Culture and Heritage

Armit museum
Bridge House
Kirkstone pass
The Romans built a stone fort at Waterhead called Galava around AD 120 (now in Borrans Field) - one of a number built to secure trade and service routes through South Lakeland.

Galava was linked to the Roman port at Ravenglass (via Hardknott Pass), to Brocavum (Brougham) near Penrith along ‘High Street' (an elevated Roman road between Ullswater and Haweswater), and southwards to Watercrook, near Kendal.

After the Romans departed around AD 400, Norse settlers moved in, founding a settlement on high ground above the town centre. It is thought that Ambleside may have been named after a Norseman called Amal (i.e. Amal's saeter - or summer pasture).
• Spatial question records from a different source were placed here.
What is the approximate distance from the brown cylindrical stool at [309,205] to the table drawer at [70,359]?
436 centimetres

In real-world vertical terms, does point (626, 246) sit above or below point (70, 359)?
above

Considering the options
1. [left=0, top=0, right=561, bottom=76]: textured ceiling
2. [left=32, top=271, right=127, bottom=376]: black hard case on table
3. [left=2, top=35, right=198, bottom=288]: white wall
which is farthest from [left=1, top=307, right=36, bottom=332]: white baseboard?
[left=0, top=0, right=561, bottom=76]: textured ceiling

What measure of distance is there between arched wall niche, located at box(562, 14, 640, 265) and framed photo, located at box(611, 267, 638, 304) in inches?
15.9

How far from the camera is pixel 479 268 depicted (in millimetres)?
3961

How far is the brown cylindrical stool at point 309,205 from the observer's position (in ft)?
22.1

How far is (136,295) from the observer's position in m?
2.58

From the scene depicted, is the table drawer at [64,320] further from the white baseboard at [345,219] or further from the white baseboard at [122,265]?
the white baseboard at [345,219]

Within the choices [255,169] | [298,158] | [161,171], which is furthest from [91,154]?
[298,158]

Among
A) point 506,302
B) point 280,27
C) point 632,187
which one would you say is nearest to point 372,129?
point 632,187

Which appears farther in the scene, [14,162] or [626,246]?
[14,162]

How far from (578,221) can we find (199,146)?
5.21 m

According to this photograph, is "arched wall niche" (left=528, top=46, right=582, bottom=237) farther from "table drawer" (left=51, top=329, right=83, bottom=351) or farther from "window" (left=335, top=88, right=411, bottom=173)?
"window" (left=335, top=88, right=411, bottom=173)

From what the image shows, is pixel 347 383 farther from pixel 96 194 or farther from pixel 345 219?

Ambleside was granted a market charter in 1650, and Market Place became the commercial centre for agriculture and the wool trade.
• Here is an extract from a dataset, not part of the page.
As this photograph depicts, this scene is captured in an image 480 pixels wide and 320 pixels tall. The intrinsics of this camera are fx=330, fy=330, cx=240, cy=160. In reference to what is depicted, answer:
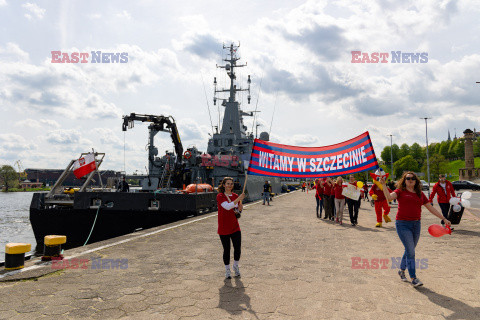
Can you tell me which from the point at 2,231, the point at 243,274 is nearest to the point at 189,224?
the point at 243,274

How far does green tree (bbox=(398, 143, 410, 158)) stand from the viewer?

The old packhorse trail (now a bridleway) between Ambleside and Grasmere was the main route between the two towns before the new turnpike road was completed in 1770 (now the A591). Smithy Brow at the end of the trail was where packponies were re-shod after their journey.

With the coming of the turnpikes, the packhorse trains were superseded by horse-drawn stagecoaches, which regularly travelled between Keswick and Kendal (via Grasmere, Ambleside and Windermere).

The Salutation Hotel, a former hostelry dating from 1656, developed into a coaching inn where horses could be stabled overnight. The Royal Oak and the White Lion were also coaching inns.